Für Rojava wurde auch gesammelt und wir wissen einmal mehr, warum wir hier stehen. Heute übrigens in G2 und zwar in dem Block, in dem G1 und G2 direkt aneinander liegen und nicht durch eine Treppe getrennt werden. Unsere Plätze sind die letzten in der G2-Reihe und grenzen somit direkt an Platz Nr. 1 in G1, dem Block, wo eh - und das höchstoffiziell - trotz eigentlichem Sitzbereich gestanden wird. Das ist Plätzemäßig schon sehr nah an supertoll. Ähnlich wie Sitzer Away: Die ganze Zeit (trotz Sitzbereich) stehen, viel vom Spiel sehen und trotzdem auch Support. Klaro, längst nicht so, wie auf der Süd, aber bei meiner Vorstellung von persönlichem Stadionerlebnis muss ich so oder so Abstriche machen: Hier was durchgehende Stimmung angeht. Auf der Süd halt, dass ich nicht durchgehend alles sehen, dafür aber umso mehr abgehen kann.
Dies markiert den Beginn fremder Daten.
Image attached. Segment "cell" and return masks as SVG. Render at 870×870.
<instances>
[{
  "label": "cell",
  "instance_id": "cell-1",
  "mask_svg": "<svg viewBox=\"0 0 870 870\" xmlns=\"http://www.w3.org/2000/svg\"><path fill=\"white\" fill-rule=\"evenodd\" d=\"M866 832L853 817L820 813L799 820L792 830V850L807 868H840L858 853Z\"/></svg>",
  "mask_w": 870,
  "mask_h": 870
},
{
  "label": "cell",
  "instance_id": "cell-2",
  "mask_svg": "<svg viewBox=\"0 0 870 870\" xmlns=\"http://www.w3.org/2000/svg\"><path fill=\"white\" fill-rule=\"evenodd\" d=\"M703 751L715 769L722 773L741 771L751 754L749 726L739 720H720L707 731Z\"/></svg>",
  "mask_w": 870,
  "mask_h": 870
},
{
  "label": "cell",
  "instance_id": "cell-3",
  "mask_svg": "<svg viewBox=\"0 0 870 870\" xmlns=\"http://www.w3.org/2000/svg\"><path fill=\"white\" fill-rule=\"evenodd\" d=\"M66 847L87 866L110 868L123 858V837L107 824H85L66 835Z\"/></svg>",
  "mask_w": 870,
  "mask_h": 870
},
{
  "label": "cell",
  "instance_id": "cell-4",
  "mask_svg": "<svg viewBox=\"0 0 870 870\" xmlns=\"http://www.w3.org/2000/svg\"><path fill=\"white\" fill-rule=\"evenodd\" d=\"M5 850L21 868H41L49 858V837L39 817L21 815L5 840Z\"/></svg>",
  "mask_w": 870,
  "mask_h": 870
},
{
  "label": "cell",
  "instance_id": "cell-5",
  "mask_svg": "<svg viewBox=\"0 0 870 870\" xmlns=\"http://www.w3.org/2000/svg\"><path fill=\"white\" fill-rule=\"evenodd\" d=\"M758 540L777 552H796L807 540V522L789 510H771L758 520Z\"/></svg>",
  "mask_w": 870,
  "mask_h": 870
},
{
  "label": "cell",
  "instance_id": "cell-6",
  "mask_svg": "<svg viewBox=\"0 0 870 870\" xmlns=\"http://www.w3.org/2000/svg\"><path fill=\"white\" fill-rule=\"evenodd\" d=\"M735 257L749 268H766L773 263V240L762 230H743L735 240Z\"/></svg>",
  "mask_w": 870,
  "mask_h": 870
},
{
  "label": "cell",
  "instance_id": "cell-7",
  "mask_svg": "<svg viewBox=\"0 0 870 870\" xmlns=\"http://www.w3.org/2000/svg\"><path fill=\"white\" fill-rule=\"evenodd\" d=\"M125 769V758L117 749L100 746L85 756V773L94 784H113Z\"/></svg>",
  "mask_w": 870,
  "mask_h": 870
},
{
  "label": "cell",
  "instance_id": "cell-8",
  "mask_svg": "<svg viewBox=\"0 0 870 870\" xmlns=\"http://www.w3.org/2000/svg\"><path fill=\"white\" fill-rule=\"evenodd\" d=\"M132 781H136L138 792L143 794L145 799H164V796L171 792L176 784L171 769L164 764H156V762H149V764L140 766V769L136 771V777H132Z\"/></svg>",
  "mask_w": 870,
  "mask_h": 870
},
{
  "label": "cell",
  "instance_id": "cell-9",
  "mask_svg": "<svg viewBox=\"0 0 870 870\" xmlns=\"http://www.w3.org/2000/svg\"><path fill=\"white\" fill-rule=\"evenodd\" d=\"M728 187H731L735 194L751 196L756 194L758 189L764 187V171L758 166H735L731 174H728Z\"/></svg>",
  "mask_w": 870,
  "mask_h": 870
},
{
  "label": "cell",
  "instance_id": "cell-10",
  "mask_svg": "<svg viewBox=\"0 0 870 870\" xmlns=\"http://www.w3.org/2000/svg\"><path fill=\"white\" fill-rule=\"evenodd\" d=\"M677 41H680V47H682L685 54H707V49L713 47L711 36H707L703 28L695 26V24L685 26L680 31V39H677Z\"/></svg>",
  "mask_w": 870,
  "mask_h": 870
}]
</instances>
Und auch an der Stelle muss ich mich mal wieder zwischen die Stühle setzen (bzw. stellen), denn auch heute schallen (zumindest hier oben sehr laut) immer mal wieder St. Pauli-Rufe aus der Gegengerade heraus intoiniert, durchs Stadion, während die Süd ihren Support weiter konsequent durchzieht. Das wird aus "beiden Lagern" (sic!) immer mal wieder kritisiert. Während es von manch Alten auf der GG heißt: "Die mit ihrem einschläfernden Shalala-Dauersingsang, abseits jedes Spielbezuges", sind auf der Süd manche Leute angepisst, dass gegen ihren Support (vermeintlich) "angesungen wird".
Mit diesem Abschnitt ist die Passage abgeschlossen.